— start Extract to read —

This suggests a "cascade effect"—students of color who might have attended elite private schools are instead enrolling at strong public universities. Whether this ultimately helps or hurts these students depends on factors like graduation rates, career outcomes, and the quality of education at these institutions.

The Outliers: Schools That Maintained Diversity

Not every elite university saw dramatic drops in diversity. Some managed to maintain or even improve their numbers, leading to questions about how they did it—and whether they're following the Court's ruling.

Yale University kept its Black student enrollment steady at 14% and slightly increased Hispanic enrollment—while Asian American representation fell by 6 percentage points. Duke University actually increased the share of Black and Hispanic freshmen by about 1 percentage point. The University of Virginia reported relatively stable enrollment across all racial groups.

These results have sparked controversy. Edward Blum, the activist behind the lawsuits, suggested that some schools might be "cheating"—finding ways to consider race despite the Court's ban.

"The admissions results from Yale, Duke, Princeton and other institutions are indecipherable without detailed racial data about standardized test scores, recruitment policies, advanced placement tests, legacy preferences, and other factors," Blum said in a statement.

Some experts believe these schools used aggressive alternative strategies (discussed below) to maintain diversity. Others suspect they may be relying heavily on student essays about racial experiences—the one avenue the Court explicitly left open.

What Changed on Day One

The Supreme Court's ruling had immediate practical effects. Within days of the decision, colleges and universities across the country had to:

Remove race checkboxes from admissions consideration: Admissions officers could no longer see an applicant's race when making decisions. Many schools removed or changed demographic questions on applications.

Retrain admissions staff: Admissions officers had to be instructed not to use race as a factor, even unconsciously. This included changing how they evaluated essays and recommendation letters.

— end Extract to read —
— start Material —

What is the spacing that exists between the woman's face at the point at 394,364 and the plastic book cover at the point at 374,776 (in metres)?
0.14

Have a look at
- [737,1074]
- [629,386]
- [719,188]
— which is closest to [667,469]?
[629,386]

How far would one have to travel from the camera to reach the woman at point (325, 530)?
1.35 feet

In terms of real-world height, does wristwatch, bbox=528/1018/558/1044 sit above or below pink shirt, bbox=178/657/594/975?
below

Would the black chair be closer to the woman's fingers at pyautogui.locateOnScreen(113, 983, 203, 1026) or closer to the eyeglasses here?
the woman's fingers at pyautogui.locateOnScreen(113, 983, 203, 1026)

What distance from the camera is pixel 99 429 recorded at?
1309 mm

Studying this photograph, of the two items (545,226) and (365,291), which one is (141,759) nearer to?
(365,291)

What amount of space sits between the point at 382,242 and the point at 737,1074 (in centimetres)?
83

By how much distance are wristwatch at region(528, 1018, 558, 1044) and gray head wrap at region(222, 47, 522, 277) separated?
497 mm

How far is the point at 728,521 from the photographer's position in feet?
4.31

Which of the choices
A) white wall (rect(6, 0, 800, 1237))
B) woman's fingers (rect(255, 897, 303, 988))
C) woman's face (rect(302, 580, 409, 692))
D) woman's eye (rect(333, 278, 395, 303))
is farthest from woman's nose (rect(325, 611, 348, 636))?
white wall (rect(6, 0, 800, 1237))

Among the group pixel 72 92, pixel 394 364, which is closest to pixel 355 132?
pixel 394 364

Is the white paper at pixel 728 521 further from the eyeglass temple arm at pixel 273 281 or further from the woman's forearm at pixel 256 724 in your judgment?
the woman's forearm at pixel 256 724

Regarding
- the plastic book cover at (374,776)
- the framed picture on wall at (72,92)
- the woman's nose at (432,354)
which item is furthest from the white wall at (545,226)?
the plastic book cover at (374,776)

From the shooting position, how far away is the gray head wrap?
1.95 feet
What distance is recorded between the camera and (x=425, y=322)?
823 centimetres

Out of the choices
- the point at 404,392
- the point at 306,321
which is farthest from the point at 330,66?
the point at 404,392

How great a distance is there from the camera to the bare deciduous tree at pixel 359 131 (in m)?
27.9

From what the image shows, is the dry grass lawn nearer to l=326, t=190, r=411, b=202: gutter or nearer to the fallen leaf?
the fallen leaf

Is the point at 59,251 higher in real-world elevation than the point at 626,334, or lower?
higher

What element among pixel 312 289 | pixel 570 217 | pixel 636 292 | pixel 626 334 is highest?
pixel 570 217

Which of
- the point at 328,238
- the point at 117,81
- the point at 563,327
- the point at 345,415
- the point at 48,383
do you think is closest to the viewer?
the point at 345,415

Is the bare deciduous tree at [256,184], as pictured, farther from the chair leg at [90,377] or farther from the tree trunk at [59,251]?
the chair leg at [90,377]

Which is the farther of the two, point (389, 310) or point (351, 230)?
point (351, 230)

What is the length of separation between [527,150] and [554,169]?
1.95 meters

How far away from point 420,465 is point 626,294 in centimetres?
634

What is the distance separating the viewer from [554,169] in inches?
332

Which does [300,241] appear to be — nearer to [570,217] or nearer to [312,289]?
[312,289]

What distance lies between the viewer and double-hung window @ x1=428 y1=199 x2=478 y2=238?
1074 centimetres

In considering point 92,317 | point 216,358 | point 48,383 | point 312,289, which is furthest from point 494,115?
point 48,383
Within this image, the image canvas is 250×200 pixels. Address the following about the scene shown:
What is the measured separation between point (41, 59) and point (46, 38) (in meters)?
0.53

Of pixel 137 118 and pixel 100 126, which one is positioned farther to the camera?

— end Material —

Brief A » List every university that the article on college admissions mentions by name.
Brief B » Duplicate the passage of the article on college admissions starting at "Some experts believe" and ending at "questions on applications.".
Brief C » According to the article on college admissions, at what percentage did Yale University keep its Black student enrollment?
The records aren't needed for anything here.

Worked answer A » Yale University, Duke University, the University of Virginia, Princeton

Worked answer B »
Some experts believe these schools used aggressive alternative strategies (discussed below) to maintain diversity. Others suspect they may be relying heavily on student essays about racial experiences—the one avenue the Court explicitly left open.

What Changed on Day One

The Supreme Court's ruling had immediate practical effects. Within days of the decision, colleges and universities across the country had to:

Remove race checkboxes from admissions consideration: Admissions officers could no longer see an applicant's race when making decisions. Many schools removed or changed demographic questions on applications.

Worked answer C » 14%